- **Given passage**:
——————————

Film Review
A superb cast and some top-notch production values make
Les Héros sont fatigués
one of the most striking examples of French film noir of the
1950s. The international success of
Du rififi chez les hommes
(1955), released a few months previously, brought a new impetus to film
noir in France and films such as this proved immensely popular with
French audiences, laying the foundation for the classic polar which
would come to dominate French cinema in the following decades. The
influence of 1940s American film noir is evident both in the grimly
fatalist tone of the story and in its expressionistic presentation, the
brooding, high contrast monochrome photography conveying a stifling
sense of confinement and ineluctable doom.
Les Héros sont fatigués
was, arguably, the creative highpoint of Yves Ciampi's career as a
filmmaker, although much of the credit for the film's success should go
to his cinematographer Henri Alekan and lead actors. Alekan
achieves a perfect pastiche of classic film noir, in the unlikely
setting of a sweaty African ex-colony, inviting some obvious
comparisons with Michael Curtiz's similarly themed
Casablanca
(1942). Whilst the plot is a little too formulaic and offers few,
if any, surprises, intense performances from the principal actors -
notably Yves Montand, Jean Servais and Curd Jürgens - keep the
audience hooked from the film's slow beginning to its dramatic, and
surprisingly vicious, denouement.

——————————

- **Directives**:
1. Write out the part of the film review between "Film Review" and "and ineluctable doom.", inclusive, word for word.
2. Carry on the review of Les Héros sont fatigués past its final sentence.
The lines after this review come from a separate source.

- **Data records**:
——————————

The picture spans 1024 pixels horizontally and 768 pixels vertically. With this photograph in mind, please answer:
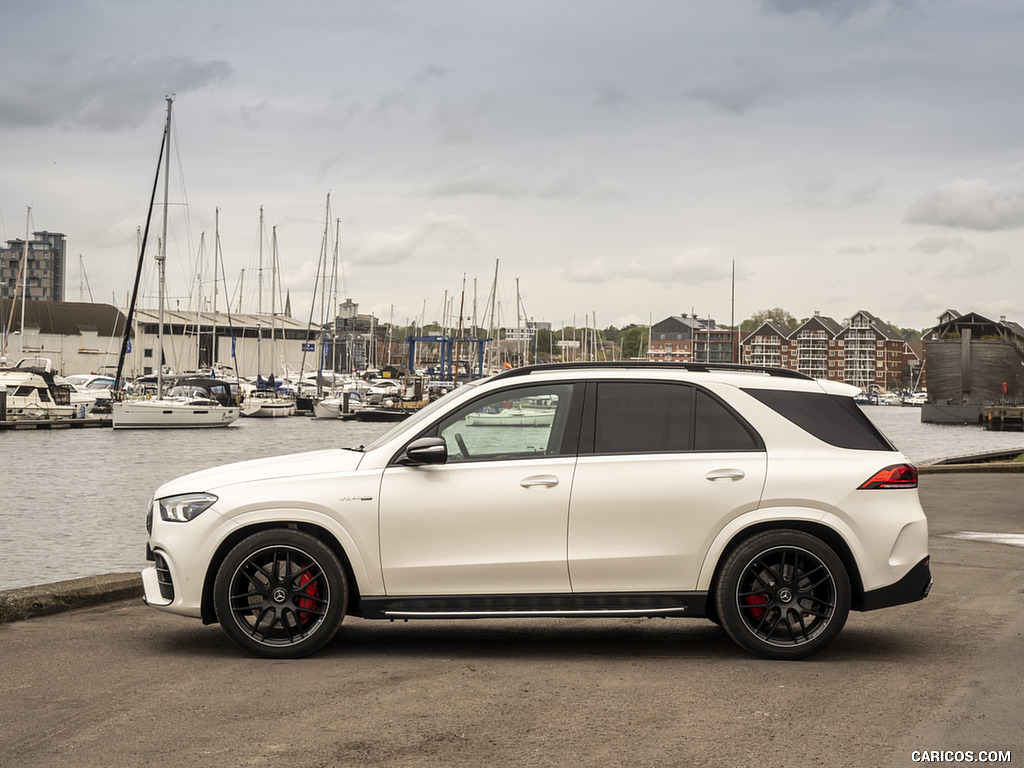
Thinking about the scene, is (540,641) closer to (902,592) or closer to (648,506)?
(648,506)

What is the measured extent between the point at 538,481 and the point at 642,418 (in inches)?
30.3

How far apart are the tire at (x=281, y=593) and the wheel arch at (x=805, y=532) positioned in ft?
7.21

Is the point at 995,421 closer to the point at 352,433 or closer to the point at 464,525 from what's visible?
the point at 352,433

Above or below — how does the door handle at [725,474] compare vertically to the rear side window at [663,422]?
below

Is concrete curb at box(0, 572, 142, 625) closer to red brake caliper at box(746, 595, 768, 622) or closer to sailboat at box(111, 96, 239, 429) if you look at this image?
red brake caliper at box(746, 595, 768, 622)

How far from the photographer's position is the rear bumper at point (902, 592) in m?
6.75

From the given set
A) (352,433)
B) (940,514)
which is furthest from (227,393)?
(940,514)

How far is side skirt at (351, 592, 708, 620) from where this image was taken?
262 inches

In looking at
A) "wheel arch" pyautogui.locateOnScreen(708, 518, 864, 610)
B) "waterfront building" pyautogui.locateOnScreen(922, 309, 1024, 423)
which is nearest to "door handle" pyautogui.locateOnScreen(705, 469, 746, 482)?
"wheel arch" pyautogui.locateOnScreen(708, 518, 864, 610)

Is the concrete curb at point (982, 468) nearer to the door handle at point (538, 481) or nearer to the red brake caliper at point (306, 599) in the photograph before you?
the door handle at point (538, 481)

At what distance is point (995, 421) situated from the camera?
90562 millimetres

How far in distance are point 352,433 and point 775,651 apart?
6352 centimetres

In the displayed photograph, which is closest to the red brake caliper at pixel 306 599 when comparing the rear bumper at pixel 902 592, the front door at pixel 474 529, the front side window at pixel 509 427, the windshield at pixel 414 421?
the front door at pixel 474 529

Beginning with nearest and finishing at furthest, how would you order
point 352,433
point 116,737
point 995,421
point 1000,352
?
1. point 116,737
2. point 352,433
3. point 995,421
4. point 1000,352
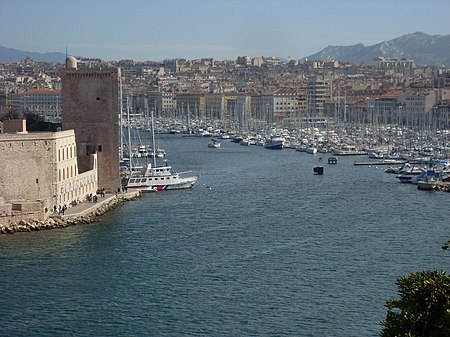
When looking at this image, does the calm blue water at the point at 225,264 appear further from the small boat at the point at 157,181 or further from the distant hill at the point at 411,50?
the distant hill at the point at 411,50

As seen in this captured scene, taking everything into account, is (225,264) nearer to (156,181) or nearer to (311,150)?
(156,181)

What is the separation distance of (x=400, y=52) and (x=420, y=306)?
168493 mm

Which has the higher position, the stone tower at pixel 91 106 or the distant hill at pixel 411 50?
the distant hill at pixel 411 50

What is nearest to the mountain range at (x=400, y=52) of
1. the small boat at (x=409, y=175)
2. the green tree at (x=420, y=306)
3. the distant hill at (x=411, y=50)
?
the distant hill at (x=411, y=50)

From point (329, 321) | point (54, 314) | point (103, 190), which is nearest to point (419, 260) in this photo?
point (329, 321)

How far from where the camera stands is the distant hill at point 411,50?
157250 millimetres

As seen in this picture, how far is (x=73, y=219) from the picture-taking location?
16.1m

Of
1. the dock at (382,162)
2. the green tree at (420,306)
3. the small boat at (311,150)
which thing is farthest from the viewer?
the small boat at (311,150)

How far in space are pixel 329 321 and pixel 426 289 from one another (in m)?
3.06

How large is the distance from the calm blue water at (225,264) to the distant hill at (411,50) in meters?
131

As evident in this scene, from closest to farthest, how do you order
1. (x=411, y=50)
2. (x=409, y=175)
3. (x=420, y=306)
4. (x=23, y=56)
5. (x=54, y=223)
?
(x=420, y=306)
(x=54, y=223)
(x=409, y=175)
(x=411, y=50)
(x=23, y=56)

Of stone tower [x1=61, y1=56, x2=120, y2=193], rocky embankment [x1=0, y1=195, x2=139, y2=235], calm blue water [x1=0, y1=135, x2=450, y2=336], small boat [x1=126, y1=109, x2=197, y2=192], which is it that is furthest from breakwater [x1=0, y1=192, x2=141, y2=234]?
small boat [x1=126, y1=109, x2=197, y2=192]

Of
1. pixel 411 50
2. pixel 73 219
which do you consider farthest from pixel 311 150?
pixel 411 50

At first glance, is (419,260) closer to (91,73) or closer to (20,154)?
(20,154)
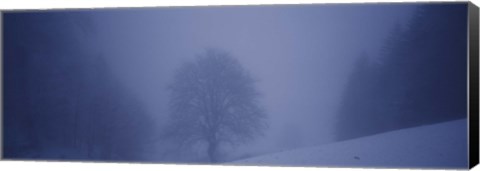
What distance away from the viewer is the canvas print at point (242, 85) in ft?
34.4

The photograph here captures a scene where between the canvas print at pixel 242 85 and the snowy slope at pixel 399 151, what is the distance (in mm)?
12

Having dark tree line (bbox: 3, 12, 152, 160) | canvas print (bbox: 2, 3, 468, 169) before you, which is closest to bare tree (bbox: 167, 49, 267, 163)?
canvas print (bbox: 2, 3, 468, 169)

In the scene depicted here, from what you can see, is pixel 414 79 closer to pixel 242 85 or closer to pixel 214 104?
pixel 242 85

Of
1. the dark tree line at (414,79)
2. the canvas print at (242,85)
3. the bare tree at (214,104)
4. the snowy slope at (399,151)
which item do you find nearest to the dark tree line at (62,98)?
the canvas print at (242,85)

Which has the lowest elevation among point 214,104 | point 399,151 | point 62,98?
point 399,151

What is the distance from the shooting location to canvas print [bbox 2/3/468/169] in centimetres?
1050

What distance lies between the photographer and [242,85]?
10945mm

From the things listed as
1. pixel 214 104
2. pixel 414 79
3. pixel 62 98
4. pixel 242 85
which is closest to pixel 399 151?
pixel 414 79

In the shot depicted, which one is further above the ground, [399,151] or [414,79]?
[414,79]

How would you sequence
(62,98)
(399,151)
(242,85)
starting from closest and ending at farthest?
1. (399,151)
2. (242,85)
3. (62,98)

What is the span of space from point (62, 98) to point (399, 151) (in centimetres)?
438

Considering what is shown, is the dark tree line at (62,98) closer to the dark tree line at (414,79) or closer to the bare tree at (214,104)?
the bare tree at (214,104)

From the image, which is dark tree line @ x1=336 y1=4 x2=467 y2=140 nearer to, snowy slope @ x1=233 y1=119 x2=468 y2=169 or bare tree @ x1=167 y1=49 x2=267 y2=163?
snowy slope @ x1=233 y1=119 x2=468 y2=169

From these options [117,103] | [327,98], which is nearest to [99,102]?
[117,103]
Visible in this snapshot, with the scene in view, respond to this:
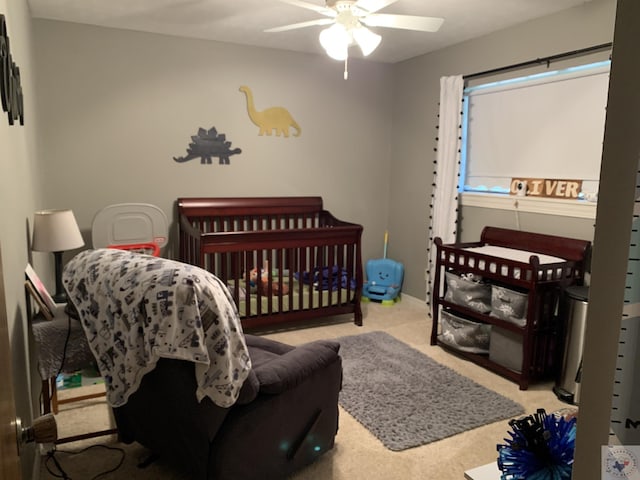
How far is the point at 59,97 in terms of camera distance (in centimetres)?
354

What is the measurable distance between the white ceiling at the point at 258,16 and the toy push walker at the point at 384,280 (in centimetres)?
194

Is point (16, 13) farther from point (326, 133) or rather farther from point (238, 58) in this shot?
point (326, 133)

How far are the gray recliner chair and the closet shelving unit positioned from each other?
1.34 m

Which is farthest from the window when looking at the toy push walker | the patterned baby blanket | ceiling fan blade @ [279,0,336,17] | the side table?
the side table

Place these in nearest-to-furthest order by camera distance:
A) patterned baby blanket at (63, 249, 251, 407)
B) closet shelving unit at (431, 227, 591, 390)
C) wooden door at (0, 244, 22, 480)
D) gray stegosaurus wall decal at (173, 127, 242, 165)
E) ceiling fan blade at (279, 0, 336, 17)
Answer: wooden door at (0, 244, 22, 480) < patterned baby blanket at (63, 249, 251, 407) < ceiling fan blade at (279, 0, 336, 17) < closet shelving unit at (431, 227, 591, 390) < gray stegosaurus wall decal at (173, 127, 242, 165)

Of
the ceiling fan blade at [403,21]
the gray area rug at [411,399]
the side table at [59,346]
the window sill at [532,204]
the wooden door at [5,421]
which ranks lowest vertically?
the gray area rug at [411,399]

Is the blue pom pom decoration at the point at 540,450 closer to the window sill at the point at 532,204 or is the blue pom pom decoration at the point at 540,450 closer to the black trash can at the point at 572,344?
the black trash can at the point at 572,344

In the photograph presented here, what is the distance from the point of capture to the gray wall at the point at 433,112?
9.96 ft

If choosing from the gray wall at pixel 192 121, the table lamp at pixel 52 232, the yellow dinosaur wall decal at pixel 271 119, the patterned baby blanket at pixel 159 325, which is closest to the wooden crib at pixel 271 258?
the gray wall at pixel 192 121

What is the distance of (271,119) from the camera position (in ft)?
13.9

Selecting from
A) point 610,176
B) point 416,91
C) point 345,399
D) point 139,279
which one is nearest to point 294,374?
point 139,279

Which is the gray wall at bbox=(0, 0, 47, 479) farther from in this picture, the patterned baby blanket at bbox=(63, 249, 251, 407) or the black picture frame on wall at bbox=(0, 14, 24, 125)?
the patterned baby blanket at bbox=(63, 249, 251, 407)

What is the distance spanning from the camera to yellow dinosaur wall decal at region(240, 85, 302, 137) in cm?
414

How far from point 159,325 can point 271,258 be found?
207 cm
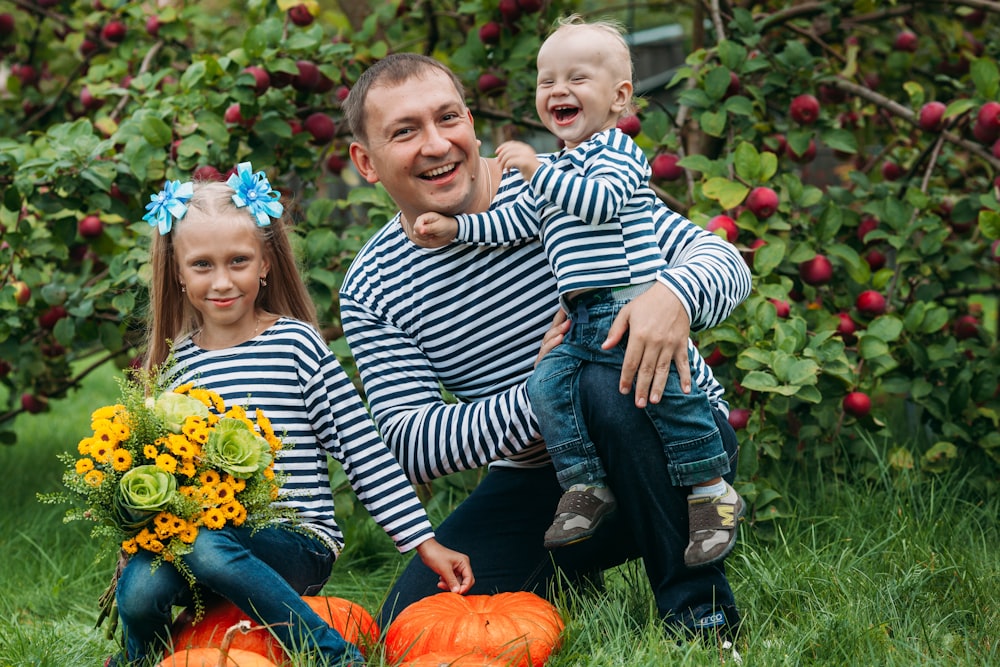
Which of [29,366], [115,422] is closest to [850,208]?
[115,422]

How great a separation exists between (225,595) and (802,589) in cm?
125

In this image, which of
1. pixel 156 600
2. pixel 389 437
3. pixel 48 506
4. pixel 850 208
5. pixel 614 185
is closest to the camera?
pixel 156 600

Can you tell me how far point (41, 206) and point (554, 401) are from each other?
5.85 ft

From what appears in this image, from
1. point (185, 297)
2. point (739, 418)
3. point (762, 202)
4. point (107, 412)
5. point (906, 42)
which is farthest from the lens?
point (906, 42)

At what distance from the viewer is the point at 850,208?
11.4ft

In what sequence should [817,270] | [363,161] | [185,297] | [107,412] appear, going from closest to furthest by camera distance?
[107,412] → [185,297] → [363,161] → [817,270]

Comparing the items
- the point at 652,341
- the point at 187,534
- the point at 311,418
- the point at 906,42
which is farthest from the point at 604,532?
the point at 906,42

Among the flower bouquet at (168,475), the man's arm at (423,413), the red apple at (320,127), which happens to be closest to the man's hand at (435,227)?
the man's arm at (423,413)

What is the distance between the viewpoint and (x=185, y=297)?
247cm

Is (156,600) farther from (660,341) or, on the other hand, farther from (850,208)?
(850,208)

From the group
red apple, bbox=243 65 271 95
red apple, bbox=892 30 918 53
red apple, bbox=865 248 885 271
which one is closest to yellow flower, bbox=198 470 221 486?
red apple, bbox=243 65 271 95

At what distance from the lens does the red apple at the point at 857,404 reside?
→ 2.93 m

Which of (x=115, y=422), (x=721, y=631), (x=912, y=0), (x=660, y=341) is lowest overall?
(x=721, y=631)

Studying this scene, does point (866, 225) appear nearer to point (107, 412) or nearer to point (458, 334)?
point (458, 334)
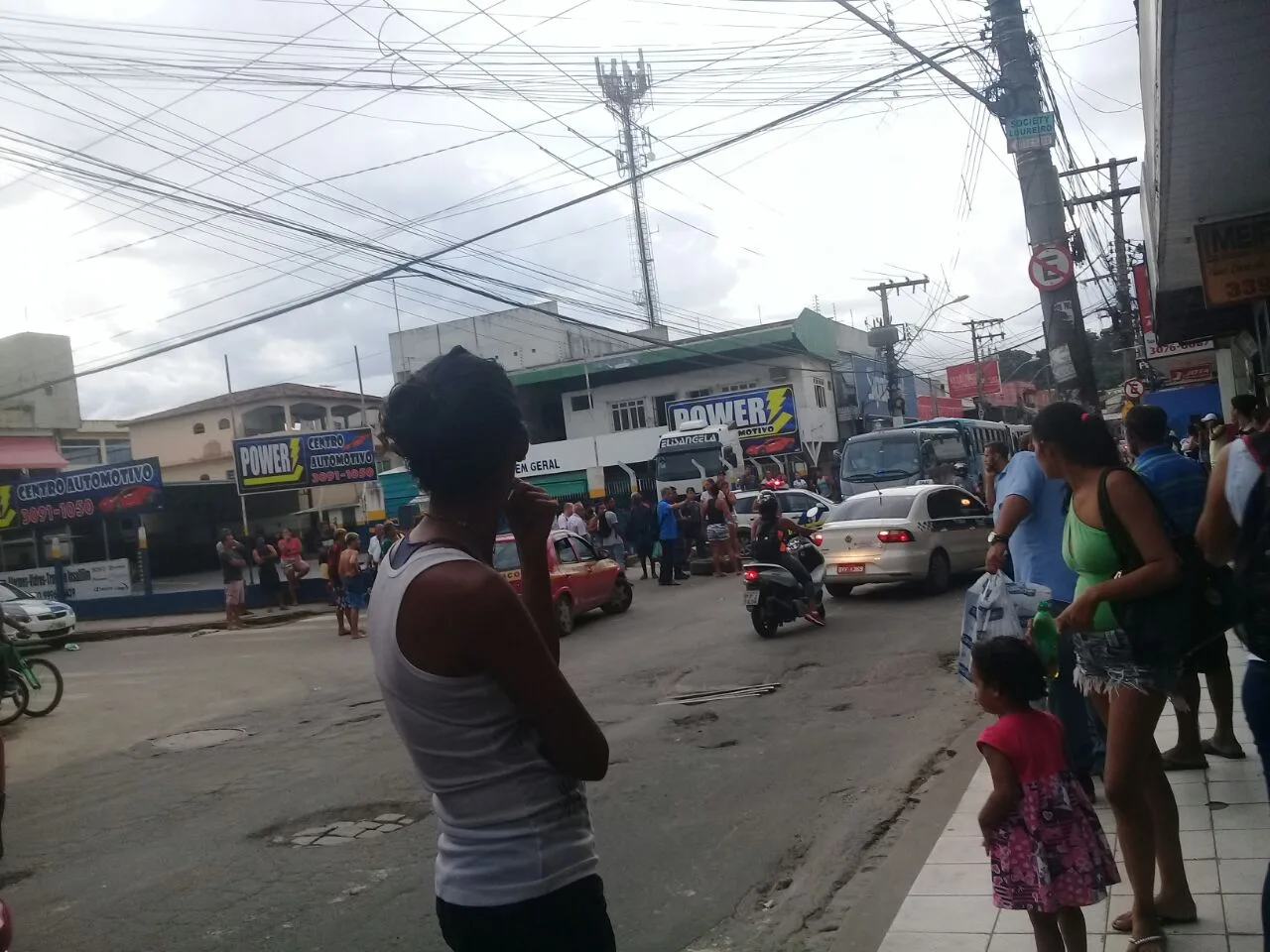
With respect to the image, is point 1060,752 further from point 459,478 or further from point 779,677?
point 779,677

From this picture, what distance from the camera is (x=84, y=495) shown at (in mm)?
27906

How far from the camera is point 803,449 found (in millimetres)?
44625

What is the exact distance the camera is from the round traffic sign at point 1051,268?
1201cm

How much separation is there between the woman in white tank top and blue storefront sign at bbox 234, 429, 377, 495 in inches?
1094

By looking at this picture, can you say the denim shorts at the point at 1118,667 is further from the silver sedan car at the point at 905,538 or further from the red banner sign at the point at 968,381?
the red banner sign at the point at 968,381

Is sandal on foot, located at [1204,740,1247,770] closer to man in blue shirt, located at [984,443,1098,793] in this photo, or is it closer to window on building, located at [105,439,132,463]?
man in blue shirt, located at [984,443,1098,793]

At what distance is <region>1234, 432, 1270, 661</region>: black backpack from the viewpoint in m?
2.83

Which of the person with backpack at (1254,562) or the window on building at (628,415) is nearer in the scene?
the person with backpack at (1254,562)

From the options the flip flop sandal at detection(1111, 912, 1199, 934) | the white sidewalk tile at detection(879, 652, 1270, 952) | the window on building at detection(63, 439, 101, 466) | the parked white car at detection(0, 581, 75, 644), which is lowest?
the white sidewalk tile at detection(879, 652, 1270, 952)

——————————

- **Replies**:
1.
Film Review
A superb cast and some top-notch production values make
Les Héros sont fatigués
one of the most striking examples of French film noir of the
1950s. The international success of
Du rififi chez les hommes
(1955), released a few months previously, brought a new impetus to film
noir in France and films such as this proved immensely popular with
French audiences, laying the foundation for the classic polar which
would come to dominate French cinema in the following decades. The
influence of 1940s American film noir is evident both in the grimly
fatalist tone of the story and in its expressionistic presentation, the
brooding, high contrast monochrome photography conveying a stifling
sense of confinement and ineluctable doom.

2.
Jürgens is particularly good in this film as the one-time fighter
pilot struggling with a crisis of conscience and was justly rewarded
with the Best Actor award at the Venice Film Festival in 1955.
María Félix is also effective as the feisty femme fatale,
her torrid tumble on the beach with Yves Montand being an
obvious nod to Deborah Kerr's famous clinch with Burt Lancaster in
From Here to Eternity
(1953). Montand's combat physique and introspective persona
ensure that he is perfectly suited for the role of the hard-as-nails
outsider, the archetypal noir hero that he had previously portrayed in
H.G. Clouzot's
Le Salaire de la peur
(1953). The distinguished supporting cast includes Gert
Fröbe, now immortalised as the ultimate Bond villain Auric
Goldfinger, and Gérard Oury, who would later become one of
France's most successful filmmakers, helming such popular hits as
La Grande vadrouille (1966).
Whilst
Du rififi chez les hommes
is still highly regarded, consistently rated as the definitive French
film noir, contemporary films of its kind, such as
Les Héros sont fatigués,
are too easily overlooked. Ciampi's direction may not be as slick
and daring as Jules Dassin's, but his film is nonetheless a highly
respectable pastiche of classic film noir which is all the more
memorable for its atmospheric art design and extraordinary ensemble of
acting talent. The film's ending is both poignant and prophetic -
a potent visual metaphor for the Franco-German reconciliation that
would lay to rest bitter memories of WWII and result in the creation of
the European Economic Community just a few years after the film was
released.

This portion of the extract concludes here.